WHAT THE TASK ASKS » Can you give every line of the records below as a Markdown table with the columns Line No. and Text, skipping blank lines?

Dataset rows »
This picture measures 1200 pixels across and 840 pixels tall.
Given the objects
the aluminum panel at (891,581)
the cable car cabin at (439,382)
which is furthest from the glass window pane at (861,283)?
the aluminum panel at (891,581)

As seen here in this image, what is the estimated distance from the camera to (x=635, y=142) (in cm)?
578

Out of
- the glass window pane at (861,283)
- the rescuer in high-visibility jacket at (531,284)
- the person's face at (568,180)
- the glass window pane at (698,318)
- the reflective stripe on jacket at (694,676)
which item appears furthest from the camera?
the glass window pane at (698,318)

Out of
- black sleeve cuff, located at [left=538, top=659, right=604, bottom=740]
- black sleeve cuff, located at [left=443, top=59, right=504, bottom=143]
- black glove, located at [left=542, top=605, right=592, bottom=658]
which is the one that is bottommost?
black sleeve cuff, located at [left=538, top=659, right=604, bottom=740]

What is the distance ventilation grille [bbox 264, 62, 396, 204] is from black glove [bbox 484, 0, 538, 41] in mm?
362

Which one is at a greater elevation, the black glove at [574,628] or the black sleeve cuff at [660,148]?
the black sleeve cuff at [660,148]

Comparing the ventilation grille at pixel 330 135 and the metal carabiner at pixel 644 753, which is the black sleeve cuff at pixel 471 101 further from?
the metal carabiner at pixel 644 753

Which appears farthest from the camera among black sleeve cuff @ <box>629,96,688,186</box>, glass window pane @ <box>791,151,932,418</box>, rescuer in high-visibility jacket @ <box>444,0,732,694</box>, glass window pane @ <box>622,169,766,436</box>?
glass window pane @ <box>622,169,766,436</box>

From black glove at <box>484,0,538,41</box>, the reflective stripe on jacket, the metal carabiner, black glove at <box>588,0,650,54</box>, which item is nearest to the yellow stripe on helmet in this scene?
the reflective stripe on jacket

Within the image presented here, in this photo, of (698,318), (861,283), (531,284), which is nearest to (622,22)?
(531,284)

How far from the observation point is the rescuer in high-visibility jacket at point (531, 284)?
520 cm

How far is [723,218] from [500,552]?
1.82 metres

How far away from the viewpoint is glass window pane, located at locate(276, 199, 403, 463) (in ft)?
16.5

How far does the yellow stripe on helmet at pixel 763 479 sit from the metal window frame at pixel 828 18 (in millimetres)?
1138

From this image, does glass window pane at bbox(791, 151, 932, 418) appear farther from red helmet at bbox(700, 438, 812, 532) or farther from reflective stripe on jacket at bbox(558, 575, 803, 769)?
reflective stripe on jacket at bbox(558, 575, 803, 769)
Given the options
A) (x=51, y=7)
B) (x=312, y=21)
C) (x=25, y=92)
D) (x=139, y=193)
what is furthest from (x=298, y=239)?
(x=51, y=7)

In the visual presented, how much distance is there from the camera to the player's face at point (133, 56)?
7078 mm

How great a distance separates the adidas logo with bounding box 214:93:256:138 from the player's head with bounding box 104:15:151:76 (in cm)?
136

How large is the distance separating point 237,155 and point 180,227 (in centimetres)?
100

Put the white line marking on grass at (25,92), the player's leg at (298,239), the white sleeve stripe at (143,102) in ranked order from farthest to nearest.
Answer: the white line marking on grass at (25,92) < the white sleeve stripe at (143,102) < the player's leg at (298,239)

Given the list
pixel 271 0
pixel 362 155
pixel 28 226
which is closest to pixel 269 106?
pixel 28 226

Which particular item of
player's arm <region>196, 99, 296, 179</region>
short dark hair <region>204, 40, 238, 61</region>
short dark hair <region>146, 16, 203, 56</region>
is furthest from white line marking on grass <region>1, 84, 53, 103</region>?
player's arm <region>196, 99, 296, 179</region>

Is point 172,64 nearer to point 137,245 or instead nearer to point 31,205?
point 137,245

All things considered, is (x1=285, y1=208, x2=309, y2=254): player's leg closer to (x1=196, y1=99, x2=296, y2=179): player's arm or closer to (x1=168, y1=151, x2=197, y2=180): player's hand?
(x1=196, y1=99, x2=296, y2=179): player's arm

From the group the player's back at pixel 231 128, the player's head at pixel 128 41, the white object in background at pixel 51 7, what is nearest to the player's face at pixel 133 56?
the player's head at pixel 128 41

RESPONSE TO THIS TASK »
| Line No. | Text |
|---|---|
| 1 | This picture measures 1200 pixels across and 840 pixels tall. |
| 2 | Given the objects |
| 3 | the aluminum panel at (891,581) |
| 4 | the cable car cabin at (439,382) |
| 5 | which is furthest from the glass window pane at (861,283)? |
| 6 | the aluminum panel at (891,581) |
| 7 | As seen here in this image, what is the estimated distance from the camera to (x=635, y=142) (in cm)? |
| 8 | 578 |
| 9 | Out of |
| 10 | - the glass window pane at (861,283) |
| 11 | - the rescuer in high-visibility jacket at (531,284) |
| 12 | - the person's face at (568,180) |
| 13 | - the glass window pane at (698,318) |
| 14 | - the reflective stripe on jacket at (694,676) |
| 15 | which item appears furthest from the camera? |
| 16 | the glass window pane at (698,318) |
| 17 | Out of |
| 18 | - black sleeve cuff, located at [left=538, top=659, right=604, bottom=740] |
| 19 | - black sleeve cuff, located at [left=443, top=59, right=504, bottom=143] |
| 20 | - black glove, located at [left=542, top=605, right=592, bottom=658] |
| 21 | which is the one that is bottommost? |
| 22 | black sleeve cuff, located at [left=538, top=659, right=604, bottom=740] |
| 23 | What is the distance ventilation grille [bbox 264, 62, 396, 204] is from black glove [bbox 484, 0, 538, 41] in mm? |
| 24 | 362 |
| 25 | Which one is at a greater elevation, the black glove at [574,628] or the black sleeve cuff at [660,148]? |
| 26 | the black sleeve cuff at [660,148] |
| 27 | Comparing the ventilation grille at pixel 330 135 and the metal carabiner at pixel 644 753, which is the black sleeve cuff at pixel 471 101 further from? |
| 28 | the metal carabiner at pixel 644 753 |
| 29 | Which appears farthest from the camera among black sleeve cuff @ <box>629,96,688,186</box>, glass window pane @ <box>791,151,932,418</box>, rescuer in high-visibility jacket @ <box>444,0,732,694</box>, glass window pane @ <box>622,169,766,436</box>? |
| 30 | glass window pane @ <box>622,169,766,436</box> |
| 31 | From black glove at <box>484,0,538,41</box>, the reflective stripe on jacket, the metal carabiner, black glove at <box>588,0,650,54</box>, which item is nearest to the yellow stripe on helmet in this scene? |
| 32 | the reflective stripe on jacket |
| 33 | Within the image presented here, in this photo, of (698,318), (861,283), (531,284), which is nearest to (622,22)? |
| 34 | (531,284) |
| 35 | How far from the observation point is the rescuer in high-visibility jacket at point (531, 284)? |
| 36 | 520 cm |
| 37 | How far is [723,218] from [500,552]? |
| 38 | 1.82 metres |
| 39 | How far away from the viewpoint is glass window pane, located at locate(276, 199, 403, 463) (in ft)? |
| 40 | 16.5 |
| 41 | How far does the yellow stripe on helmet at pixel 763 479 sit from the metal window frame at pixel 828 18 (in millimetres)? |
| 42 | 1138 |
| 43 | From this image, does glass window pane at bbox(791, 151, 932, 418) appear farther from red helmet at bbox(700, 438, 812, 532) or farther from reflective stripe on jacket at bbox(558, 575, 803, 769)? |
| 44 | reflective stripe on jacket at bbox(558, 575, 803, 769) |
| 45 | Given the options |
| 46 | A) (x=51, y=7) |
| 47 | B) (x=312, y=21) |
| 48 | C) (x=25, y=92) |
| 49 | D) (x=139, y=193) |
| 50 | what is furthest from (x=298, y=239)? |
| 51 | (x=51, y=7) |
| 52 | In the visual presented, how much distance is there from the camera to the player's face at point (133, 56)? |
| 53 | 7078 mm |
| 54 | How great a distance separates the adidas logo with bounding box 214:93:256:138 from the player's head with bounding box 104:15:151:76 (in cm)? |
| 55 | 136 |
| 56 | How large is the distance separating point 237,155 and point 180,227 (in centimetres)? |
| 57 | 100 |
| 58 | Put the white line marking on grass at (25,92), the player's leg at (298,239), the white sleeve stripe at (143,102) in ranked order from farthest to nearest. |
| 59 | Answer: the white line marking on grass at (25,92) < the white sleeve stripe at (143,102) < the player's leg at (298,239) |
| 60 | Given the list |
| 61 | pixel 271 0 |
| 62 | pixel 362 155 |
| 63 | pixel 28 226 |
| 64 | which is closest to pixel 269 106? |
| 65 | pixel 28 226 |
| 66 | Which particular item of |
| 67 | player's arm <region>196, 99, 296, 179</region> |
| 68 | short dark hair <region>204, 40, 238, 61</region> |
| 69 | short dark hair <region>146, 16, 203, 56</region> |
| 70 | is furthest from white line marking on grass <region>1, 84, 53, 103</region>? |
| 71 | player's arm <region>196, 99, 296, 179</region> |
| 72 | Is point 172,64 nearer to point 137,245 or instead nearer to point 31,205? |
| 73 | point 137,245 |
| 74 | All things considered, is (x1=285, y1=208, x2=309, y2=254): player's leg closer to (x1=196, y1=99, x2=296, y2=179): player's arm or closer to (x1=168, y1=151, x2=197, y2=180): player's hand? |
| 75 | (x1=196, y1=99, x2=296, y2=179): player's arm |
| 76 | From the group the player's back at pixel 231 128, the player's head at pixel 128 41, the white object in background at pixel 51 7, what is nearest to the player's face at pixel 133 56? |
| 77 | the player's head at pixel 128 41 |